(TRECHO DO TEXTO)
-----

Por ser o PPC um documento que se
materializa antes mesmo de um Curso
efetivamente começar, como versão
inicial
xi
, as análises do documento aqui
expostas representam uma projeção
estimativa quanto aos sujeitos, via
assentamentos, que poderiam ser atingidos
pela proposta formativa. A
problematização que fazemos, portanto, se
coloca na direção de que a Licenciatura em
Educação do Campo, como Graduação, se
apresenta a partir de demandas concretas e
de atendimento a um público direto e
indireto em diversas regiões do estado do
Rio de Janeiro. Sua importância, nesse
sentido, se justificava, em 2010, pela
necessidade, e urgência, dessa formação
em diálogo com os assentamentos.
Assim, com foco sobre o segundo
documento proposto, o Relatório Analítico
e Descritivo das Atividades (RADA),
intentamos revisitar alguns pontos
discutidos do PPC, bem como outros que,
na dinâmica de uma formação que se
estabelece em curso, viabilizem uma
análise do impacto dessa proposta de
forma mais precisa ou com elementos
ainda mais reflexivos sobre. Neste
primeiro momento de diálogo com o
RADA, portanto, a intenção é a de buscar,
no próprio relatório, alguns pontos que
consideremos como fundamentais ainda na
direção da história-memória do Curso e de
seus sujeitos, para, então, comparar os
dois documentos
xii
, em um diálogo não
apenas projetivo-conclusivo, mas
especialmente longitudinal pelos
momentos e tempos diferentes em que
cada um se produziu e se efetivou.

-----

(DADOS FORNECIDOS)
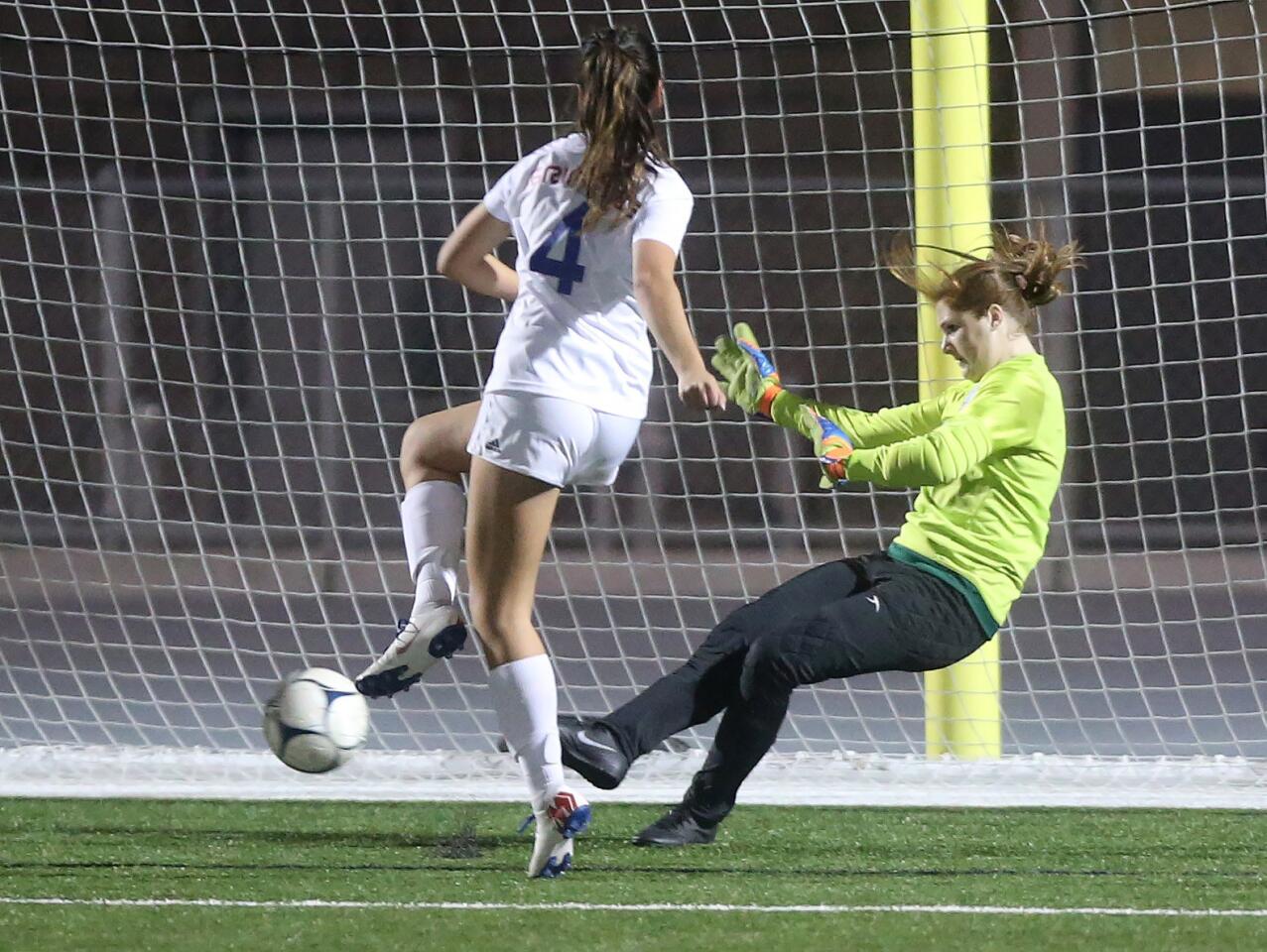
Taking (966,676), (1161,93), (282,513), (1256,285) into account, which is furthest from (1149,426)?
(966,676)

-----

(O QUE SE PEDE) Reescreva de forma mais concisa o parágrafo do trecho do texto iniciado por "Por ser o PPC um documento", preservando suas informações principais.

(RESPOSTA COMPLETA) Como o PPC, em sua versão inicial, se materializa antes do início efetivo do Curso, as análises aqui expostas projetam, por meio dos assentamentos, os sujeitos que a proposta formativa poderia atingir. Sustenta-se que a Licenciatura em Educação do Campo, como Graduação, parte de demandas concretas e atende a um público direto e indireto em diversas regiões do estado do Rio de Janeiro. Em 2010, sua importância se justificava pela necessidade e pela urgência dessa formação em diálogo com os assentamentos.